Shortly after vetoing a bill that would restrict how unmanned aerial vehicles (UAVs) are used by police and other public agencies, California Gov. Jerry Brown has now signed a law concerning privacy.
A.B.2306, which was authored by Assemblymember Ed Chau, D-Monterey Park, would strengthen California privacy laws by making the use of “any device” to record personal or familial activities a constructive invasion of privacy, Chau explains in a release.
An AFP report says this bill is aimed at protecting the privacy of the public but also applies to celebrities: Paparazzi cannot use UAVs to take photographs. Miley Cyrus, for example, posted evidence on social media of a UAV hovering over her Los Angeles home in July.
“As technology continues to advance and new robotic-like devices become more affordable for the general public, the possibility of an individual’s privacy being invaded substantially increases,” says Chau. “I applaud the governor for signing A.B.2306, because it will ensure that our state’s invasion of privacy statute remains relevant even as technology continues to evolve.’
Under existing law, he says, a person is liable for a ‘physical’ invasion of privacy if that person trespasses onto someone’s property to capture an image or sound recording of the person in a personal or familial activity. It is a ‘constructive’ invasion of privacy if this is done without a physical trespassing but through the use of a “visual or auditory enhancing device,’ he explains.

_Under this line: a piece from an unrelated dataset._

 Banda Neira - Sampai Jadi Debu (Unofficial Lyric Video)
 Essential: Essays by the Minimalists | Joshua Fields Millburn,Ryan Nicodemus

A.B.2306 recognizes that many new technologies could permit an invasion of privacy without a physical trespassing, he says, even though those devices might not technically qualify as a “visual or auditory enhancing device,” which is a term that is not defined in existing law. Instead, A.B.2306 makes our laws less technology specific and focuses more on the intrusive conduct itself, Chau concludes.